Ledakan Permintaan AI Dongkrak Saham SanDisk 14%, Backlog Rp1.500 Triliun Jadi Penopang Ambisi Margin 80%
Ledakan Permintaan AI Dongkrak Saham SanDisk 14%, Backlog Rp1.500 Triliun Jadi Penopang Ambisi Margin 80%

Poros Informasi – 17 Agustus 2026 | JAKARTA – Saham SanDisk (NASDAQ: SNDK) mencatatkan lonjakan signifikan, mendekati 14% pada penutupan perdagangan 13 Agustus 2026. Kenaikan impresif ini terjadi setelah perusahaan mengumumkan pencapaian backlog pelanggan senilai US$93,9 miliar atau setara Rp1.500 triliun (dengan asumsi kurs Rp16.000/US$) dalam agenda Investor Day. Perusahaan juga membeberkan target ambisius untuk mencapai non-GAAP gross margin hingga 80% pada tahun fiskal 2030. David Goeckeler, Chairman dan CEO SanDisk, dalam acara yang digelar di Manhattan, menyatakan bahwa pencapaian ini merupakan bukti nyata keberhasilan rencana turnaround selama 18 bulan terakhir, sebuah narasi yang muncul setelah saham SanDisk sempat berada di bawah tekanan selama enam pekan sebelumnya.

Tim Research Tokocrypto mengamati bahwa kenaikan Saham SanDisk Melonjak 14% Usai Catat Backlog US$93,9 Miliar dari Demand AI ini sejalan dengan meningkatnya permintaan chip memori dan storage untuk kebutuhan kecerdasan buatan (AI).

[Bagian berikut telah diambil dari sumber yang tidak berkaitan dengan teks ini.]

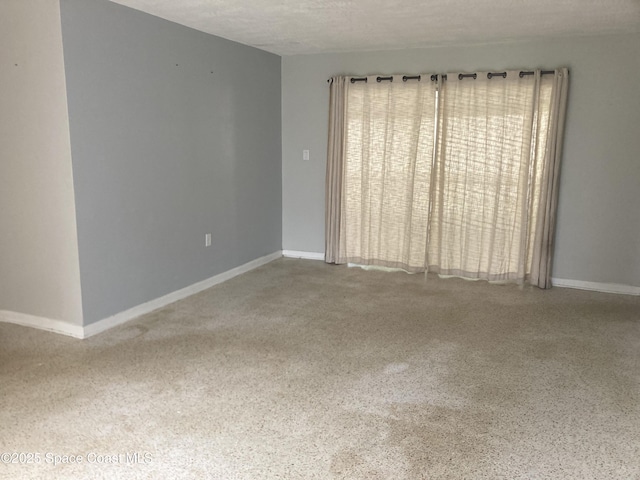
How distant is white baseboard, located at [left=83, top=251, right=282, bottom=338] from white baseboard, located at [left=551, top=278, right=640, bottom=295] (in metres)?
2.95

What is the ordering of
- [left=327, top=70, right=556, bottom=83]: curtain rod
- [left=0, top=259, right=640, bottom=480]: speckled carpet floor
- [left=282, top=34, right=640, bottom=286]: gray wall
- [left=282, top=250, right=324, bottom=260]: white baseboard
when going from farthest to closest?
[left=282, top=250, right=324, bottom=260]: white baseboard < [left=327, top=70, right=556, bottom=83]: curtain rod < [left=282, top=34, right=640, bottom=286]: gray wall < [left=0, top=259, right=640, bottom=480]: speckled carpet floor

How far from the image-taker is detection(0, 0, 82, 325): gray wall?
3.18 metres

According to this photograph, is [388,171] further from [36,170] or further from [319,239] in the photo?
[36,170]

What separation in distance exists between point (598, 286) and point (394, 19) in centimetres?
301

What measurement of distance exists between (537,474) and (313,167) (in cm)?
411

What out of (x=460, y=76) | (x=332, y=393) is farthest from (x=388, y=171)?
(x=332, y=393)

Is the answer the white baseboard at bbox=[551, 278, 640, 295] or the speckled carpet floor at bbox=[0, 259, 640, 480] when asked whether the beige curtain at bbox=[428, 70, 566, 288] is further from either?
the speckled carpet floor at bbox=[0, 259, 640, 480]

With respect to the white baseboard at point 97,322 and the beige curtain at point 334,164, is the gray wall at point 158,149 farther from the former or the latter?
the beige curtain at point 334,164

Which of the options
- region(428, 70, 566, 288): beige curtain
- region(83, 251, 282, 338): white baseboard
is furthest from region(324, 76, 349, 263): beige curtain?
region(428, 70, 566, 288): beige curtain

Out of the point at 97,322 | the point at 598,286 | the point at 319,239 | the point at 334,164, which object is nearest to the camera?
the point at 97,322

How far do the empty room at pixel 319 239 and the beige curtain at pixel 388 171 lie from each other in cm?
2

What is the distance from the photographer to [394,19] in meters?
3.82

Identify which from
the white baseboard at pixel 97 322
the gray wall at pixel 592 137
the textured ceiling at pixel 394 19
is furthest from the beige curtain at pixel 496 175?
the white baseboard at pixel 97 322

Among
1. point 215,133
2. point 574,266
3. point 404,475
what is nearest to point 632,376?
point 404,475
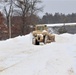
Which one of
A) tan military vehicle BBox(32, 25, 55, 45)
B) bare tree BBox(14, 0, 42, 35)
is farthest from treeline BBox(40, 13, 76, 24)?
tan military vehicle BBox(32, 25, 55, 45)

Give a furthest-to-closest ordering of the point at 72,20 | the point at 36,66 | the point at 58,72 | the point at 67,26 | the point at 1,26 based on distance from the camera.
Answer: the point at 72,20 < the point at 67,26 < the point at 1,26 < the point at 36,66 < the point at 58,72

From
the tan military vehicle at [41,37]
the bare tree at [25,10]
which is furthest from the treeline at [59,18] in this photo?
the tan military vehicle at [41,37]

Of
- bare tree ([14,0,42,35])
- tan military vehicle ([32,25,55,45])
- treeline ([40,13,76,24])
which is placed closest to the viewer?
tan military vehicle ([32,25,55,45])

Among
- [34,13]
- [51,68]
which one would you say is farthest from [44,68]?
[34,13]

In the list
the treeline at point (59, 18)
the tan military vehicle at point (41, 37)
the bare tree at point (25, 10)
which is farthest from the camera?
the treeline at point (59, 18)

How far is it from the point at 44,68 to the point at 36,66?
2.73 ft

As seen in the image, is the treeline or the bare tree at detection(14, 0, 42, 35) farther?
the treeline

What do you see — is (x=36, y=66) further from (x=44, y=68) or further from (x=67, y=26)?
(x=67, y=26)

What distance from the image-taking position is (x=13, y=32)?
6988 centimetres

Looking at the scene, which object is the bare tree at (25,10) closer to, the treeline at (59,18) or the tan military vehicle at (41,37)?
the treeline at (59,18)

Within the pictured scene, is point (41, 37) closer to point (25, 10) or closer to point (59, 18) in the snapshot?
point (25, 10)

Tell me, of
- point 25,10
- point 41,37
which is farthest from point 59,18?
point 41,37

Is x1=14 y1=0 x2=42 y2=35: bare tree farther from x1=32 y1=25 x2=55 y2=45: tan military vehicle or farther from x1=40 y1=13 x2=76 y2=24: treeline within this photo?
x1=32 y1=25 x2=55 y2=45: tan military vehicle

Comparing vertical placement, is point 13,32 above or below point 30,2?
below
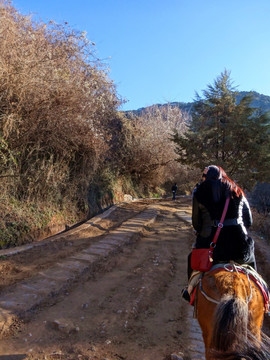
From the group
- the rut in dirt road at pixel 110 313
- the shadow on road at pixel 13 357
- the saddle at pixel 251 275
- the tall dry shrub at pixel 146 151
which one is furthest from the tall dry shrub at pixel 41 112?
the tall dry shrub at pixel 146 151

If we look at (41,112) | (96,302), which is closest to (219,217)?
(96,302)

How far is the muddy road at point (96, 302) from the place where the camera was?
11.2 feet

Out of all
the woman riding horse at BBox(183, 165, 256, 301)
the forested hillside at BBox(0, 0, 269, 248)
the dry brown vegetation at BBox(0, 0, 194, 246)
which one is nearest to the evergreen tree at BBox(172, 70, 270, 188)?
the forested hillside at BBox(0, 0, 269, 248)

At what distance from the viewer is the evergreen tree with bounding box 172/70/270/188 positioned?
14234 millimetres

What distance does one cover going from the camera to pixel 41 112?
8266 millimetres

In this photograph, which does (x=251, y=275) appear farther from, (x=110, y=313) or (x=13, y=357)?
(x=13, y=357)

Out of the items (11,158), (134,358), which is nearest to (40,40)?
(11,158)

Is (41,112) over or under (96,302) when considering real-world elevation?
over

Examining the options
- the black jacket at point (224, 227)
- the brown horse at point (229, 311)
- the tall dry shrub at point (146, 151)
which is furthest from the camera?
the tall dry shrub at point (146, 151)

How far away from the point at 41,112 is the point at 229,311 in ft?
25.5

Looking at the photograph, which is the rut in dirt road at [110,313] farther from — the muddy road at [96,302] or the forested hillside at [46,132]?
the forested hillside at [46,132]

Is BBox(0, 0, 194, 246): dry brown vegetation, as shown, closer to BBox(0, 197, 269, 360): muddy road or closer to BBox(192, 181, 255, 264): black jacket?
BBox(0, 197, 269, 360): muddy road

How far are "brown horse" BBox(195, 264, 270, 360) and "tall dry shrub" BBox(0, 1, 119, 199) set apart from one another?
22.1ft

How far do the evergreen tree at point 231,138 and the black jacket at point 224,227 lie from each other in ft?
39.4
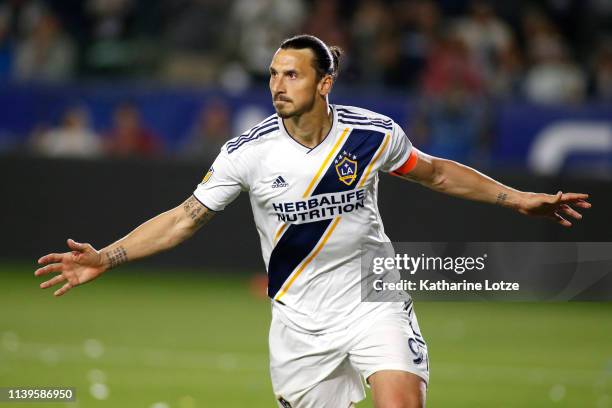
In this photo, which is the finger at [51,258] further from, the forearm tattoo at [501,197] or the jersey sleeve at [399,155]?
the forearm tattoo at [501,197]

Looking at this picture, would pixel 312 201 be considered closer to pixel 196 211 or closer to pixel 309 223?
pixel 309 223

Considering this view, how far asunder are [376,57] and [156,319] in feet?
19.0

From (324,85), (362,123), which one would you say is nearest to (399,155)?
(362,123)

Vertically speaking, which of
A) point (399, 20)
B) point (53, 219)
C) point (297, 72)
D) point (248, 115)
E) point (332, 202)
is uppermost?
point (399, 20)

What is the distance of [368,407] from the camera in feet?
30.0

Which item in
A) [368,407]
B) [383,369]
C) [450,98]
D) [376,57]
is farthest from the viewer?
[376,57]

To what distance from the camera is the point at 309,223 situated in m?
6.44

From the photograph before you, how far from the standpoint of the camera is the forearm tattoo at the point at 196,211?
6.42m

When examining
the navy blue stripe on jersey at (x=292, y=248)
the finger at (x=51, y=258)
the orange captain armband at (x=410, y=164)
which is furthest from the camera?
Answer: the orange captain armband at (x=410, y=164)

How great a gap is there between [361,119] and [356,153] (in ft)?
0.72

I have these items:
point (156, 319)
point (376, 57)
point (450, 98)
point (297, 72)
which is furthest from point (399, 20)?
point (297, 72)

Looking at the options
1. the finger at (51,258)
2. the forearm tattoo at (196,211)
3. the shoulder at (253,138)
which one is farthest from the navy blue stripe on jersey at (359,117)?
the finger at (51,258)

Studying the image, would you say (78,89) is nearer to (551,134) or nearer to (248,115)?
(248,115)

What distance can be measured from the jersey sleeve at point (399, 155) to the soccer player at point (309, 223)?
0.02 m
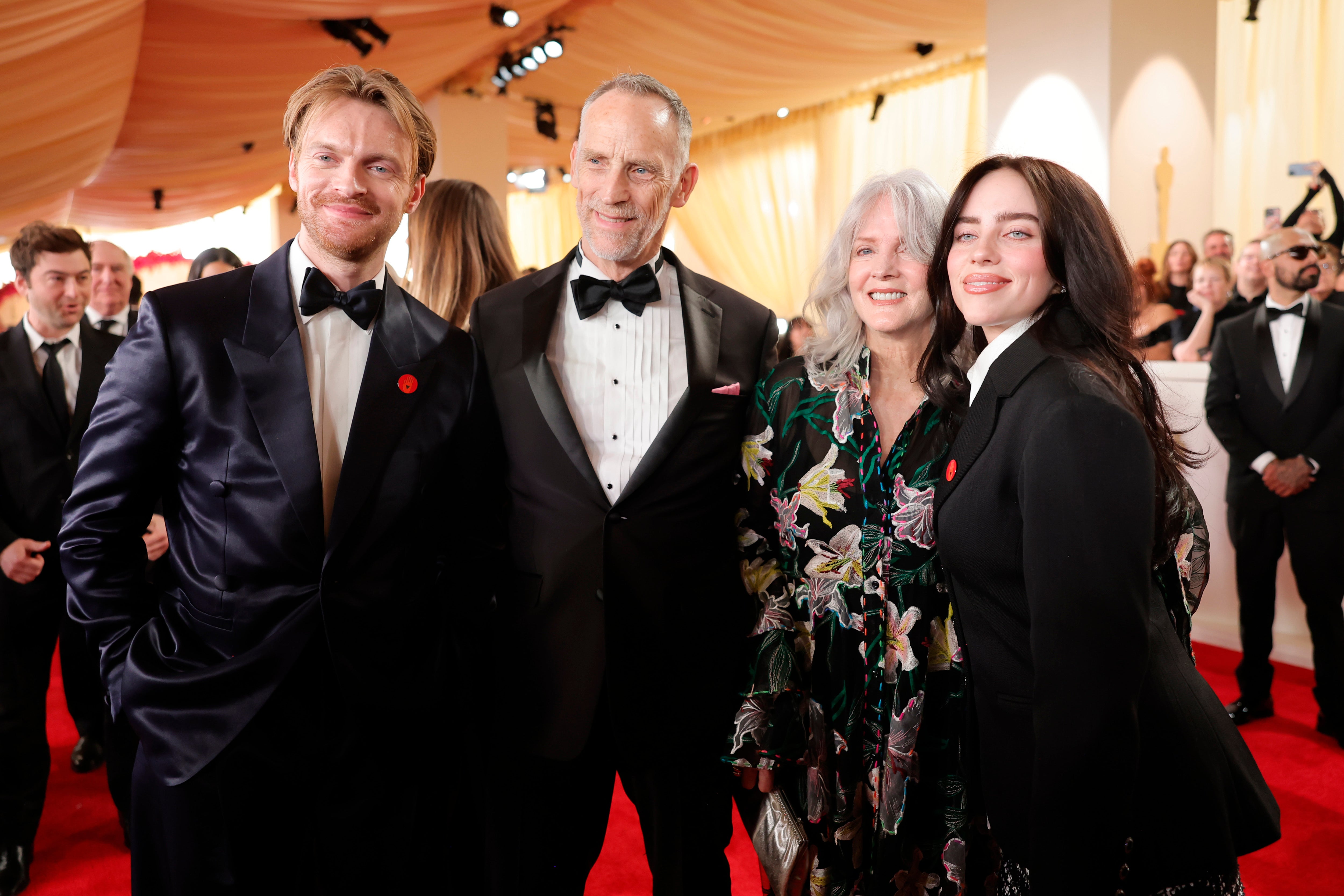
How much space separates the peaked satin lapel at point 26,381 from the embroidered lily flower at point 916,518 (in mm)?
2745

Terutama, permintaan datang dari pusat data (data center) dan perusahaan hyperscaler yang membutuhkan pasokan jangka panjang untuk mendukung pertumbuhan infrastruktur AI mereka.

Backlog SanDisk Tembus Rekor US$93,9 Miliar

Dalam pengumumannya, SanDisk mengungkap total nilai kontrak (contract value) yang signifikan sebesar US$93,9 miliar dari delapan pelanggan utamanya. Dari total tersebut, sekitar US$91,1 miliar masih belum diakui sebagai pendapatan dan dijadwalkan akan masuk dalam beberapa tahun mendatang. Angka backlog yang fantastis ini menjadi sorotan utama investor karena memberikan gambaran pendapatan jangka panjang yang lebih jelas dan stabil bagi SanDisk. Di industri NAND flash yang dikenal sangat siklikal, kontrak multi-tahun semacam ini berpotensi membantu perusahaan mengurangi ketergantungan pada fluktuasi harga pasar jangka pendek.

Goeckeler menambahkan, SanDisk kini berada pada fase awal penciptaan nilai yang lebih besar. Setelah melalui proses pemisahan diri dari Western Digital dan restrukturisasi bisnis yang mendalam, perusahaan bertekad untuk membuktikan bahwa permintaan AI dapat menjadi fondasi pertumbuhan baru yang kokoh. Target gross margin 80% yang dipatok pun menjadi salah satu daya tarik utama. Jika tercapai, ini berarti SanDisk berpotensi mempertahankan US$80 dari setiap US$100 pendapatan sebagai laba kotor, sebelum memperhitungkan biaya operasional lainnya.

Spin-off dari Western Digital Jadi Momentum Baru

SanDisk secara resmi menyelesaikan proses pemisahan diri dari Western Digital pada Februari 2025 dan mulai diperdagangkan sebagai perusahaan independen pada akhir bulan yang sama. Pasca-spin-off, SanDisk memfokuskan diri sebagai produsen utama NAND flash dan solid-state drive (SSD). Momentum pemisahan ini bertepatan dengan lonjakan tajam kebutuhan storage berkecepatan tinggi untuk pusat data AI. Model-model AI modern membutuhkan kapasitas penyimpanan data yang sangat besar, kecepatan baca-tulis yang tinggi, serta infrastruktur data yang stabil untuk mendukung proses pelatihan (training) dan inferensi model.

Kondisi ini secara otomatis menempatkan perusahaan-perusahaan di industri memori dan storage kembali menjadi pusat perhatian pasar. SanDisk pun turut diuntungkan berkat posisinya yang strategis di salah satu segmen krusial dalam rantai pasok AI. Sepanjang tahun berjalan hingga pengumuman tersebut, saham SanDisk tercatat telah melesat lebih dari 571%, meskipun sempat mengalami koreksi tajam pada bulan Juli. Reli ini mencerminkan ekspektasi investor yang tinggi terhadap kemampuan AI dalam mentransformasi prospek bisnis perusahaan dalam jangka panjang.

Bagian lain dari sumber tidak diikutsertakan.